It’s common knowledge these days that Wall Street has a lot to answer for. After the events of the 2007-2008 financial crisis, one would hope that governments would crack down on the excesses at the heart of global finance.
Sadly, that simply has not been the case, and the injustice of this state of affairs is perfectly personified by Steve Cohen, a Wall Street investor who made billions of dollars by attaining a “black edge” over fellow investors.
Cohen procured illegal, or “black,” insider information about companies’ performances in order to gain an advantage over fellow investors. To the outside world, he was miraculously lucky, always betting on the right companies at the right time. In reality though, he was almost certainly utilizing an unfair advantage to surpass his rivals.

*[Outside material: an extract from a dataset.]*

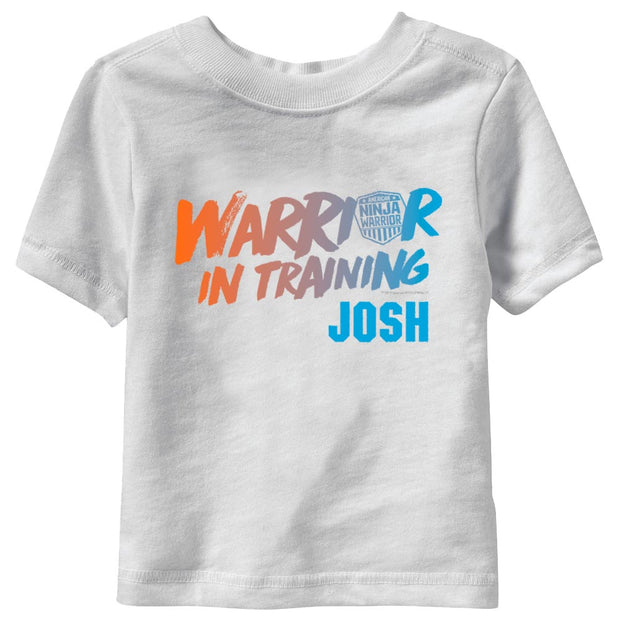 Personalized Warrior In Training Kids Short Sleeve T-Shirt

In 2008, in the midst of the worldwide financial crisis, US federal agents were in the process of taking down Raj Rajaratnam, a Wall Street titan, when they discovered something fascinating.
Rajaratnam was illegally using inside information from companies; he traded on this information and profited from it massively. The agents were intrigued at how one name kept cropping up during interviews with Wall Street insiders: Steve Cohen.
Was there an even larger case waiting to be uncovered? Rajaratnam, it turned out, was small fry – the investigation was only just getting started.
So who is Steve Cohen? Let’s start from the beginning.
Steve Cohen was born in 1956 and grew up in a middle-class family on Long Island, New York. From a young age, he was fascinated with finance.
As a student at the famous Wharton School at the University of Philadelphia, he read the Wall Street Journal every morning and followed the stock market. He was talented too: he played poker with his fellow students and made a lot of money doing so.
In 1978, fresh out of Wharton as a 21-year-old, he landed a job at Gruntal & Co., a New York brokerage firm. Even then, his skills shone through: in one afternoon, he made $4,000, a huge figure in 1978.
Cohen was successful, making $5 million to $10 million a year. But it didn’t take long for the first signs of wrongdoing to appear as he faced charges of insider trading.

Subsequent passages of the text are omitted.